In other words, I’m going to take my toes. I’m going to move them to the inside of my leg. So toes to the knee, toes to the inside, dorsiflexion and inversion. Now from here, I’m going to simply begin to hinge forward from the waist. If you are really targeting the sural nerve and you have a problem there, you will likely already be feeling a small amount of tingling and ant-like sensation on the lateral side of the ankle and maybe across the lateral surface of the foot. That means that you’re right on target, all right.

So again, we’re here. Toes up, toes in. We hinge forward. Now, once we’re in this position, we need to do a little bit of flossing work. In other words,
we need to move the nerve through the tissue.

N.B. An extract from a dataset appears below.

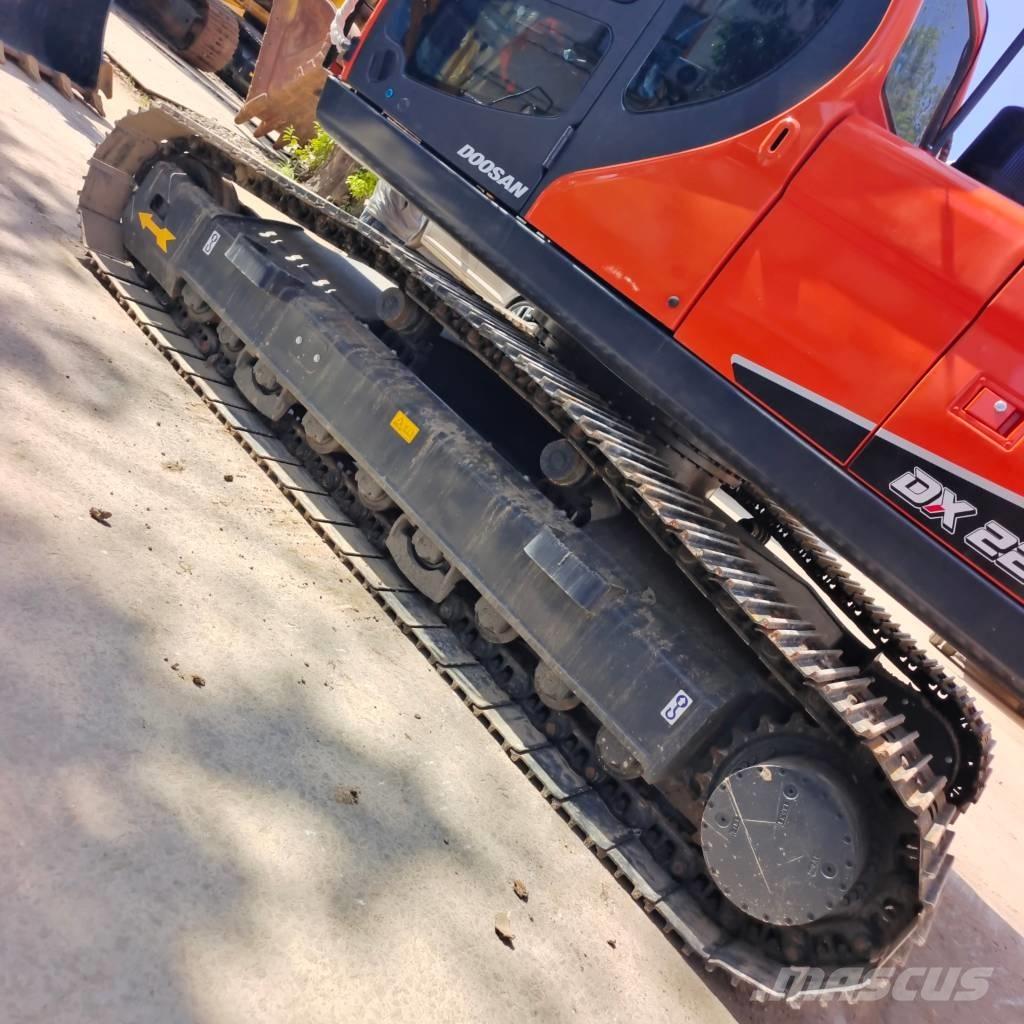 Doosan DX 225 LC Pásové rýpadlá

So the way that I normally like to have people do this, in the beginning, is to use the knee. So I get a little tension on the nerve, bend, the knee to take tension off straighten the knee to put tension on. So we’ll do that for five or six reps. And now, I’m going to go to my hip. For my hip,
I’m going to internally rotate and externally rotate my hip. It’s a little hard to maintain your foot position, but that’s what you need to do. And then, last but not least, I’ll come to my lumbar spine. So I’m now going to flex my low back. Extend my low back flex and extend.
Usually five repetitions. So five at the knee, five at the hip, five at the low back. After you’ve done that shake it out a little bit.

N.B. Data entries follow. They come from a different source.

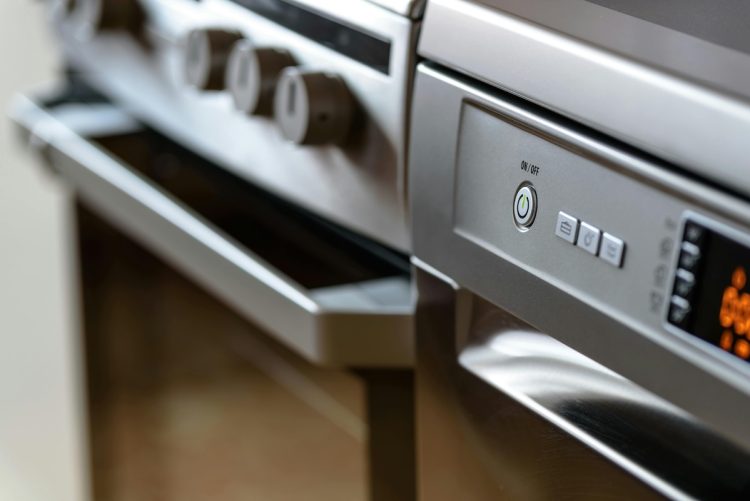 Bonus elettrodomestici 2025 fino a 200 euro: requisiti, modalità e come ottenerlo senza click day
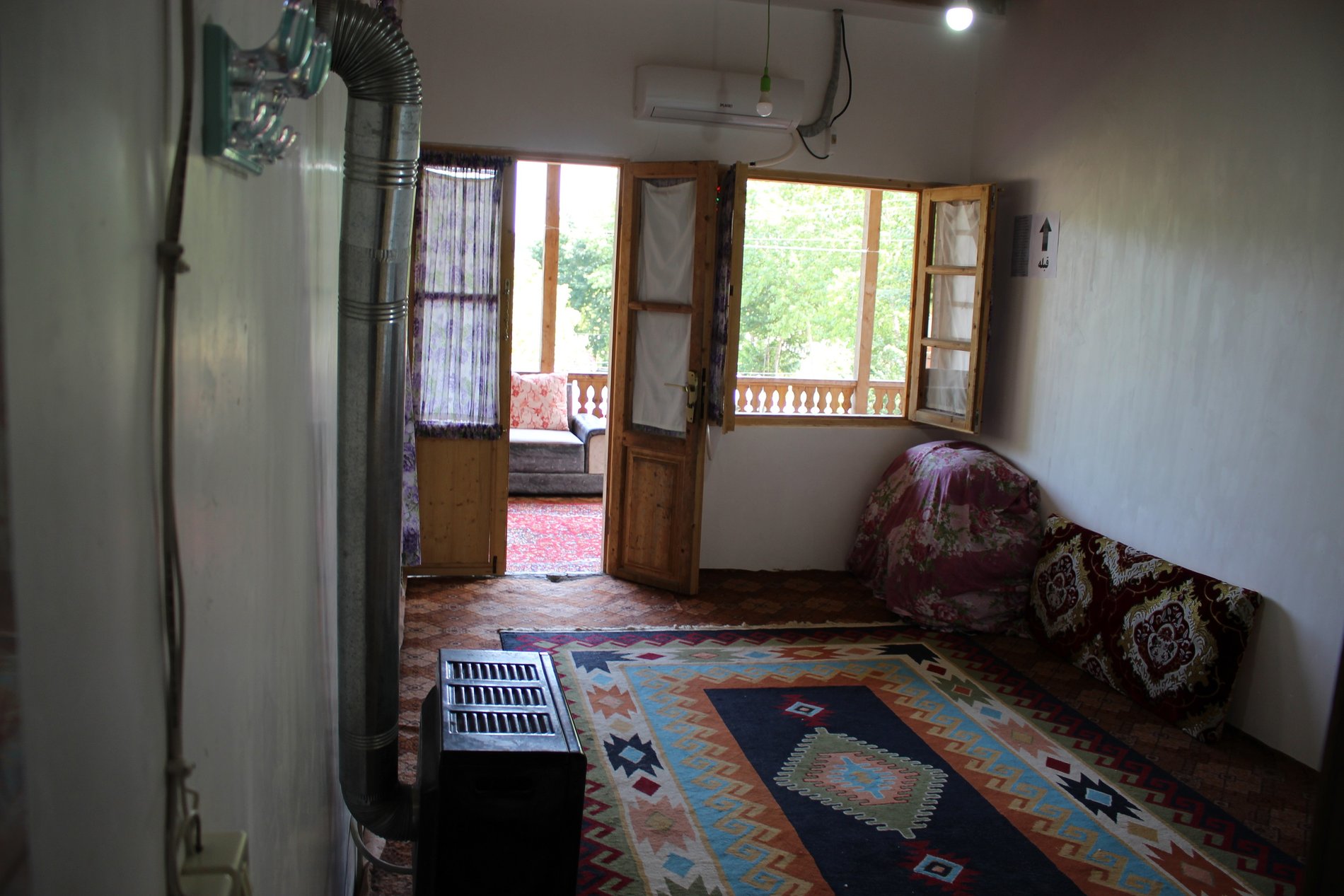 بوم گردی شاه ماهی - واحد استخر ۲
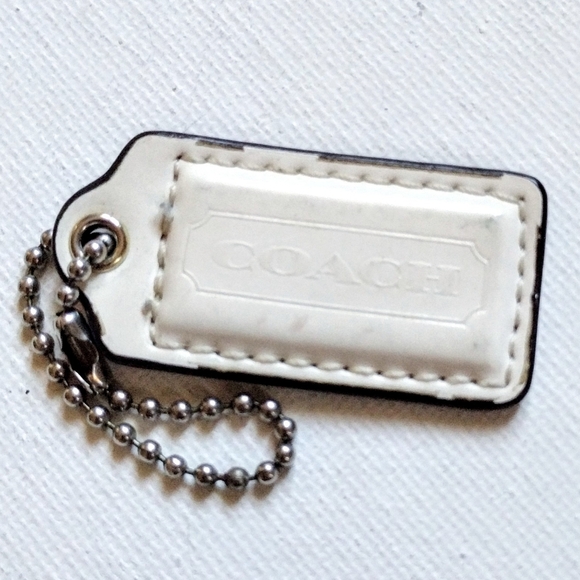 🏳️ 2" Coach Chalk Bone White Patent Leather Hang Tag Bag Fob Charm Keychain - Picture 2 of 5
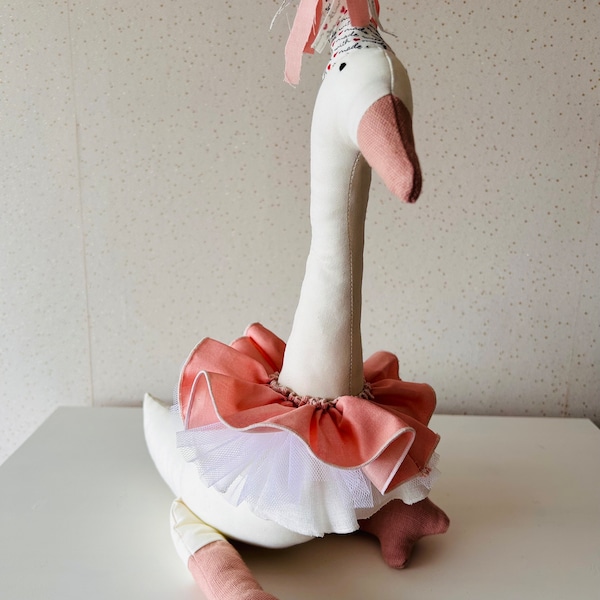 Handmade Goose / Gift / Keepsake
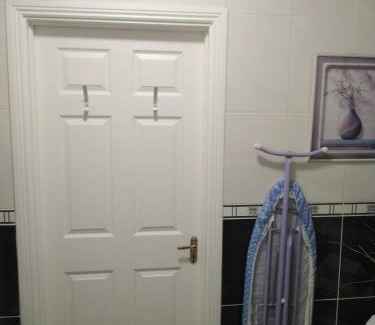 Carrick-on-Shannon Apartamento | Apartment Sleeps 2 with Free Parking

And now we will finish this by coming back to the ankle, we’ll set up with a little tension on the nerve again. You should feel it. And now we’re simply going to reverse the foot position, toes to the outside, to take tension off, toes to the inside to put tension on. Out and in. Another five reps. When you do these neuromechanic drills as we call them, keep the tension low – think 3 out of 10, not ten out of ten. I don’t want you to injure yourself. I don’t want you to over-stretch the nerve. So, keep this very, very light and gentle. You should feel again, a small amount of nervy sensation of some type in the distribution of the sural nerve. If you don’t know where that is, look at some of our posts, check out other blogs or look it up on online. You should feel a little bit there. The goal here is to re-educate this nerve. Get it moving so that your brain can understand where your ankle is.

So, after you have done the sural nerve work, I highly recommend you stand up and start doing a little bit of balance work or grab a band and do some motor activity or motor activations for the ankle. The combination of that sensory and motor work is really one of the best things that you can do for that chronic ankle sprain or chronic achilles tendonitis issue.